**Source**

Chaos Butler

Chaos Butler Plugin

A plugin that periodically wakes up and disconnects build agents in order to prove that your infrastructure is fault resilient.

It all started with a thought... "Are Jenkins Jobs actually microservices?"... they meet a lot of the definitions of microservices... so maybe the answer is yes.

When we look at the best in class management tools for microservices, one tool that shows up a lot is Netflix's Chaos Monkey. Chaos Monkey is a tool that will wake up periodically and kill one of your microservices at random in order to prove that your system as a whole can handle transient failures.

If Jenkins is critical to you, you want your use of Jenkins to be able to handle the transient failures that any reasonably sized distributed system will face. The Chaos Butler brings Chaos Monkey's brand of proof to Jenkins:

  • Chaos Monkey does nothing until you enable it
  • You enable Chaos Monkey by configuring the frequency at which it injects chaos
  • All jobs are opted in by default (as is the case with Chaos Monkey)... any special snowflake jobs can be opted out of the Chaos Butler

Configuring the Chaos Butler

The Chaos Butler is enabled from the Manage Jenkins » Configure System screen:

{width="300"} {width="300"}
There is only one option to configure, the frequency at which the Chaos Butler will run. The available options are:

  • Never (default) - the Chaos Butler is disabled
  • Every minute
  • Every 15 minutes
  • Every hour
  • Every 8 hours
  • Once per day
  • Once per week

When the Chaos Butler is enabled, it will take each time period and pick a random time within that period for injecting chaos. For example, if you enable the Chaos Butler to run once every hour, it could pick 57 minutes into the first hour after it was enabled as its initial wake up time, and it could pick 5 minutes into the second hour as its second wake up time... this would mean that the Chaos Butler ran twice in 8 minutes, but over a long term average it will only run once every hour.

Configuring Jobs

By default, all jobs are opted into the Chaos Butler.

Some jobs may not be ready for the Chaos Butler and need protection. You can protect these jobs from the Chaos Butler by opting them out

{width="300"}

Configuring Agents

By default, all agents are opted into the Chaos Butler.

Some agents may not be ready for the Chaos Butler and need protection. You can protect these agents from the Chaos Butler by opting them out

{width="300"}

Monitoring the Chaos Butler

When enabled, the Chaos Butler provides a top level information page that provides information on:

  • The next scheduled chaos injection
  • The nodes that have recently been the subject of chaos injection

   {width="300"}

The Chaos Butler also logs its actions to the main log:

Sep 21, 2016 9:08:57 AM org.jenkinsci.plugins.chaosbutler.ChaosButlerGlobalConfiguration wake
INFO: The Chaos Butler is looking for a victim...
Sep 21, 2016 9:08:57 AM org.jenkinsci.plugins.chaosbutler.ChaosButlerGlobalConfiguration wake
INFO: The Chaos Butler has selected Jenkins as a victim...
Sep 21, 2016 9:08:57 AM org.jenkinsci.plugins.chaosbutler.ChaosButlerGlobalConfiguration wake
INFO: The Chaos Butler has killed Jenkins. Chaos reigns once more!

...

Sep 21, 2016 9:10:47 AM org.jenkinsci.plugins.chaosbutler.ChaosButlerGlobalConfiguration wake
INFO: The Chaos Butler is looking for a victim...
Sep 21, 2016 9:10:47 AM org.jenkinsci.plugins.chaosbutler.ChaosButlerGlobalConfiguration wake
INFO: The Chaos Butler cannot find a victim!

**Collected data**
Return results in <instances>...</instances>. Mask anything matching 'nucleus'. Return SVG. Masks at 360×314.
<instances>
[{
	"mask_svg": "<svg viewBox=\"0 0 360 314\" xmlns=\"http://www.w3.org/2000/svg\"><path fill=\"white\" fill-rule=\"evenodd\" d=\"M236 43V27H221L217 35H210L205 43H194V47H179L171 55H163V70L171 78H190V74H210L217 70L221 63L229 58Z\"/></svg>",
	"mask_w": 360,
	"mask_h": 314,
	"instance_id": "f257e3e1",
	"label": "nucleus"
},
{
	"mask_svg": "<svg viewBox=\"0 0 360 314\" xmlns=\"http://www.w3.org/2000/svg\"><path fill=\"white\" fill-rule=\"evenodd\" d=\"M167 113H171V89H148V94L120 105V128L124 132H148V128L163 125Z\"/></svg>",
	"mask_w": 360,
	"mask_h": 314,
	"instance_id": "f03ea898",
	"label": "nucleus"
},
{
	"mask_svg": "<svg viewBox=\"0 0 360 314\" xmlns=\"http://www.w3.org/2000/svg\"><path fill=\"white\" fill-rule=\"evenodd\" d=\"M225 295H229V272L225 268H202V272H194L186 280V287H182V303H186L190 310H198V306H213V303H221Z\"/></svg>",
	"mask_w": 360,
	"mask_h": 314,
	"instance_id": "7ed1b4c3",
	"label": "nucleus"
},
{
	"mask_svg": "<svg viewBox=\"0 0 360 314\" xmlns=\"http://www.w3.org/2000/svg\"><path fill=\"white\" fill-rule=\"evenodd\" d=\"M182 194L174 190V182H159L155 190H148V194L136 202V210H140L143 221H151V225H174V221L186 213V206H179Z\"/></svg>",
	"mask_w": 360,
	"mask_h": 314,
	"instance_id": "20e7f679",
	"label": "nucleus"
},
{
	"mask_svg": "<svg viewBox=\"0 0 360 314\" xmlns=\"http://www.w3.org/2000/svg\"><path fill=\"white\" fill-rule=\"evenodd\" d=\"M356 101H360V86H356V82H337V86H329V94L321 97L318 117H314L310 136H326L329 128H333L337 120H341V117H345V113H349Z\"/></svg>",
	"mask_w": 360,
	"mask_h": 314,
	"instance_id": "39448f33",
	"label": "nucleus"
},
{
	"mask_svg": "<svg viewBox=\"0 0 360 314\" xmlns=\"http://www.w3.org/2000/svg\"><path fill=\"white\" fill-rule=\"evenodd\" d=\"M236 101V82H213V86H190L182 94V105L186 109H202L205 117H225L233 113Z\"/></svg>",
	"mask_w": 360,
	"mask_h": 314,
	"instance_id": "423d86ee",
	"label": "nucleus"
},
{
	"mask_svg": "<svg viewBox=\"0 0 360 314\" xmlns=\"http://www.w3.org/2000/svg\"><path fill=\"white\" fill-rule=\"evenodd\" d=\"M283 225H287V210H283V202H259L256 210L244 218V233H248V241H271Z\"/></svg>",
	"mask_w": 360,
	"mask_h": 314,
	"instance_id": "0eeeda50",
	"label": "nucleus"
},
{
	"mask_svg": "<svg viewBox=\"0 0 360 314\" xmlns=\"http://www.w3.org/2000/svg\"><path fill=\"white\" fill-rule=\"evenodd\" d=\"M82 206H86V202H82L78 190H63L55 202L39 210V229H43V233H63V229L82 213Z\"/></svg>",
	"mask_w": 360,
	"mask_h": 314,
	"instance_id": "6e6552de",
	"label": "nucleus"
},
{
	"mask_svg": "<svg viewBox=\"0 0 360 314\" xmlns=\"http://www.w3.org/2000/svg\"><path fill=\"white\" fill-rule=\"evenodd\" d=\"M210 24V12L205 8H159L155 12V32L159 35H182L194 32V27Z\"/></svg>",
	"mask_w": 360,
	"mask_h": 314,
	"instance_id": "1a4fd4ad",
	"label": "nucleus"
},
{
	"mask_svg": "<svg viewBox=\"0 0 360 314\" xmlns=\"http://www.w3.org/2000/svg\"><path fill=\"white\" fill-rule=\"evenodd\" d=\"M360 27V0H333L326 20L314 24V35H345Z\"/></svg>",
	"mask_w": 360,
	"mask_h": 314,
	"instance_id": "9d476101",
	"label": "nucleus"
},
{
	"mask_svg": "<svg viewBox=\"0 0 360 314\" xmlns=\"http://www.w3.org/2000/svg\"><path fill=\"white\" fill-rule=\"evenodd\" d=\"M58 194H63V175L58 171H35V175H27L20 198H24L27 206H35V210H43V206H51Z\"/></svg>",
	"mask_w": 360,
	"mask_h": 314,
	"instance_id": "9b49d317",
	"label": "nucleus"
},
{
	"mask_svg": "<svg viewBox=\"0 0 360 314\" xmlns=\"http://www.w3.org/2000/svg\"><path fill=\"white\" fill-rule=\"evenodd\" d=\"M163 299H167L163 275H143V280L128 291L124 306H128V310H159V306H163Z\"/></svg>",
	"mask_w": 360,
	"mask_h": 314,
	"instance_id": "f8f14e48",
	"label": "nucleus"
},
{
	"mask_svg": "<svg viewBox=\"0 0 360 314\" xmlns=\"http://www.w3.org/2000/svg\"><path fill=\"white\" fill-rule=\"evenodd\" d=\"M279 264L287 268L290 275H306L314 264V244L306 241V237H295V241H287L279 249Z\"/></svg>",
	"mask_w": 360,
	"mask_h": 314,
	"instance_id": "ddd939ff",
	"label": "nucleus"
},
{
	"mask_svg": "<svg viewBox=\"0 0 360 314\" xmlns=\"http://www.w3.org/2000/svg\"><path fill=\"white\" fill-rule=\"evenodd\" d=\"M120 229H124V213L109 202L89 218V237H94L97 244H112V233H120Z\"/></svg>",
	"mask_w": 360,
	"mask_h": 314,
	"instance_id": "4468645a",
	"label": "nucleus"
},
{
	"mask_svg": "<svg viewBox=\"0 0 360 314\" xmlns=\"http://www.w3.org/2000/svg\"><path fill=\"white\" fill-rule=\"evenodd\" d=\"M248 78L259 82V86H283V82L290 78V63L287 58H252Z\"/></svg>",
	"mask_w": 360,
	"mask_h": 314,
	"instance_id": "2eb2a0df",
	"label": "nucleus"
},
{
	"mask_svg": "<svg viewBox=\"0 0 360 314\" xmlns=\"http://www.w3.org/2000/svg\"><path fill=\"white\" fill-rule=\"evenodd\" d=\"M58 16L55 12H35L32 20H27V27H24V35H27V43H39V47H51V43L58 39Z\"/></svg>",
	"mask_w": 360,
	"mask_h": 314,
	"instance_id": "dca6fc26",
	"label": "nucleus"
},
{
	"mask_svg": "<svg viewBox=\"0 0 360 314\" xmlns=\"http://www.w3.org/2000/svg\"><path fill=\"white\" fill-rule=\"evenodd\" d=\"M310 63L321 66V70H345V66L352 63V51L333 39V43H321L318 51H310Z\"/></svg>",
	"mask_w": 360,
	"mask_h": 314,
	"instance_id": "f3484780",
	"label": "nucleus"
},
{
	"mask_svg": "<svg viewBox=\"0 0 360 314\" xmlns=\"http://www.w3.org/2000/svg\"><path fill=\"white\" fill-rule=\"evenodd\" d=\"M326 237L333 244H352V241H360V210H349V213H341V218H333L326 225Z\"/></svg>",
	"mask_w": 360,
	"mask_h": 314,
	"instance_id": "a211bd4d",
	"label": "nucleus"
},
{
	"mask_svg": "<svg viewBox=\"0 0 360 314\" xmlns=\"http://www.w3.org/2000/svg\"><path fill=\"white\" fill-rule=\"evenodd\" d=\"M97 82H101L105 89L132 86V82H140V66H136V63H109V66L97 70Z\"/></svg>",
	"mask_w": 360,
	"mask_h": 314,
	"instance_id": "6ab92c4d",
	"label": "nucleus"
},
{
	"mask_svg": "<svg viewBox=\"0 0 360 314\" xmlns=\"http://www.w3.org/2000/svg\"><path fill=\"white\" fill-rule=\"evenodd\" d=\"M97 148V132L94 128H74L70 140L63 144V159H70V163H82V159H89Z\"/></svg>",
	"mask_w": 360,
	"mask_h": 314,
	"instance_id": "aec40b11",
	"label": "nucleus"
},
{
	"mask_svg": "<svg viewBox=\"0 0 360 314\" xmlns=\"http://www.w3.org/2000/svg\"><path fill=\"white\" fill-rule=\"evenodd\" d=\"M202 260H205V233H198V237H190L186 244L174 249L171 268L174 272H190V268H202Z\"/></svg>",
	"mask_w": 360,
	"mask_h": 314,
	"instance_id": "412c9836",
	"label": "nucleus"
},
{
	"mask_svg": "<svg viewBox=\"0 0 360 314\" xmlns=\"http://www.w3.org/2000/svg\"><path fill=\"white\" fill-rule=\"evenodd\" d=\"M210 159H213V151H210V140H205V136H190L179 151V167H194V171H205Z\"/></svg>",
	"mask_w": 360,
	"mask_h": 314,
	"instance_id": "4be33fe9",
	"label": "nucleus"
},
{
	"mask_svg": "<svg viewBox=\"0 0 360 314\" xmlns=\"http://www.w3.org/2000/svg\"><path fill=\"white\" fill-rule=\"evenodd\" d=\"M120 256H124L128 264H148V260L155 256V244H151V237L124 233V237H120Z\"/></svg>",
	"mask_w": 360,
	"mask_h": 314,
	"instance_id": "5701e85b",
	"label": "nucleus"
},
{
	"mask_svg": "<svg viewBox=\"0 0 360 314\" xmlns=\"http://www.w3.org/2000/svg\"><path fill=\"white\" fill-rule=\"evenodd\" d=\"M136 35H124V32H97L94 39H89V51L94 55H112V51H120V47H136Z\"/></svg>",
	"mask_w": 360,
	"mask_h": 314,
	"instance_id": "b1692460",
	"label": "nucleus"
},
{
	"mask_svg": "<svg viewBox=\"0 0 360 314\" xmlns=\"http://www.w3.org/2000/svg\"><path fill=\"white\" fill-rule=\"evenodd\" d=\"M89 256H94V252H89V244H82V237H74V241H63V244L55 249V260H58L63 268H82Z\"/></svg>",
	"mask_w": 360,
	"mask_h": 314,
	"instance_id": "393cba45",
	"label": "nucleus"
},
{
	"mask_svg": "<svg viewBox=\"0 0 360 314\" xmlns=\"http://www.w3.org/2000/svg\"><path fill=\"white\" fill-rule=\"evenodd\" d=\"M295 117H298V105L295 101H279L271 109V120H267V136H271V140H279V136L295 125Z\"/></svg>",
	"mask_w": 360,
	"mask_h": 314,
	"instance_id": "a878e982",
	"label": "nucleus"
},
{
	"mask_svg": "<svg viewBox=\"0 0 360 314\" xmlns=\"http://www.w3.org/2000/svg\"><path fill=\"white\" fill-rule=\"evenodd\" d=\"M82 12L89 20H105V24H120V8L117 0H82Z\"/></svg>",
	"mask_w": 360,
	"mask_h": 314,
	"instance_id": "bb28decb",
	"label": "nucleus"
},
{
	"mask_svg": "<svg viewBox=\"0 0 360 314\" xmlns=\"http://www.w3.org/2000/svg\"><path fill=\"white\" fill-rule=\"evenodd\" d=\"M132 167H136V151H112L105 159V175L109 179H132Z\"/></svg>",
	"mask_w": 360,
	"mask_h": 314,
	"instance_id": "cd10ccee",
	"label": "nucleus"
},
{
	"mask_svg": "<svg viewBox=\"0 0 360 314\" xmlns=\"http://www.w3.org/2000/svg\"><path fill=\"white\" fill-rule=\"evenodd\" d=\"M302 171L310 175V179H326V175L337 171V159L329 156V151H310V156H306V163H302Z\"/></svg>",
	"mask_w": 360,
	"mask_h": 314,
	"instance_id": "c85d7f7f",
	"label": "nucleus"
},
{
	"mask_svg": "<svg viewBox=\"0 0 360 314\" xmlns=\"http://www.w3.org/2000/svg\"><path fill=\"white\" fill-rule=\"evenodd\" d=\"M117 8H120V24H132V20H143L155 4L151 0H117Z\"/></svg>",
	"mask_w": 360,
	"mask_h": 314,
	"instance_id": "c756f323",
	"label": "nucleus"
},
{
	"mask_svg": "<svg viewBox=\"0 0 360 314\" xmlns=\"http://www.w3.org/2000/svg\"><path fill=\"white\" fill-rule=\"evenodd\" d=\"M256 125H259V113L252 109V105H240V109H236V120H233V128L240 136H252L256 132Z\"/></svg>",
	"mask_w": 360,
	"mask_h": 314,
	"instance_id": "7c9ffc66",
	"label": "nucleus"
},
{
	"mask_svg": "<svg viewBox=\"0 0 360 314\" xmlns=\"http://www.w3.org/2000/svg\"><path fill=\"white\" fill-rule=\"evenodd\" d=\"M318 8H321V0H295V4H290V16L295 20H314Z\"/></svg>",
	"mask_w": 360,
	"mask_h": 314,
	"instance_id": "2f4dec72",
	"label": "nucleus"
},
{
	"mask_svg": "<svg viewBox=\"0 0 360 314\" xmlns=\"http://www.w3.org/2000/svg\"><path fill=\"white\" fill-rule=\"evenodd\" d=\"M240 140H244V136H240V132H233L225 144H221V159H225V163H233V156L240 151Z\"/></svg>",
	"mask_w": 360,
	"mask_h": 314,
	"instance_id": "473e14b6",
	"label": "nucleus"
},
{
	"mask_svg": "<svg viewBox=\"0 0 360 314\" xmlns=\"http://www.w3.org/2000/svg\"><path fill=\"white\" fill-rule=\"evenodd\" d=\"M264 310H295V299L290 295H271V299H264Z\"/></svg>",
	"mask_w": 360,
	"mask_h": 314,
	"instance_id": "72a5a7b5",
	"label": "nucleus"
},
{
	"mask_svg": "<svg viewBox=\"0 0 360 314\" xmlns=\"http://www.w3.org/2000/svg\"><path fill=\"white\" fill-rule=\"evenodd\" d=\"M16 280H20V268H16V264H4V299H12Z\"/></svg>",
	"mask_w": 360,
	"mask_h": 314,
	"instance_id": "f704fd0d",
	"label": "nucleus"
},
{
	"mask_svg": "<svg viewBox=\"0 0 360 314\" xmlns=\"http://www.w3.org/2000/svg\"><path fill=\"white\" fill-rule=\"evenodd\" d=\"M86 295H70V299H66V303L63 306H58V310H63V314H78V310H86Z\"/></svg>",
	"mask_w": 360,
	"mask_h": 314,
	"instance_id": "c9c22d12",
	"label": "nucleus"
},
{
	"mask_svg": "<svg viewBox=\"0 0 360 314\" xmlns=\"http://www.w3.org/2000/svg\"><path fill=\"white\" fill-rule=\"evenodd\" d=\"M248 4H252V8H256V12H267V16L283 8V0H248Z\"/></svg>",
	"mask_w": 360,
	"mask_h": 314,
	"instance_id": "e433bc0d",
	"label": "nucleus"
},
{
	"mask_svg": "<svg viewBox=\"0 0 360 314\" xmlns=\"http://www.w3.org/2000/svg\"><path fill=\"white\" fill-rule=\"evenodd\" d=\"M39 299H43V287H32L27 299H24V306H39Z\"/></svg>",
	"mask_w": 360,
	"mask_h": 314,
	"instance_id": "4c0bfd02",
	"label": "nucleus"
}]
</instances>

**What to work on**
a. Transcribe the stretch of the Chaos Butler page from "Chaos Butler Plugin" through "handle transient failures.".
b. Pick out every line of the listing that contains the string "instances", matching case.

**Final answers**
a.
Chaos Butler Plugin

A plugin that periodically wakes up and disconnects build agents in order to prove that your infrastructure is fault resilient.

It all started with a thought... "Are Jenkins Jobs actually microservices?"... they meet a lot of the definitions of microservices... so maybe the answer is yes.

When we look at the best in class management tools for microservices, one tool that shows up a lot is Netflix's Chaos Monkey. Chaos Monkey is a tool that will wake up periodically and kill one of your microservices at random in order to prove that your system as a whole can handle transient failures.

b.
Return results in <instances>...</instances>. Mask anything matching 'nucleus'. Return SVG. Masks at 360×314.
<instances>
</instances>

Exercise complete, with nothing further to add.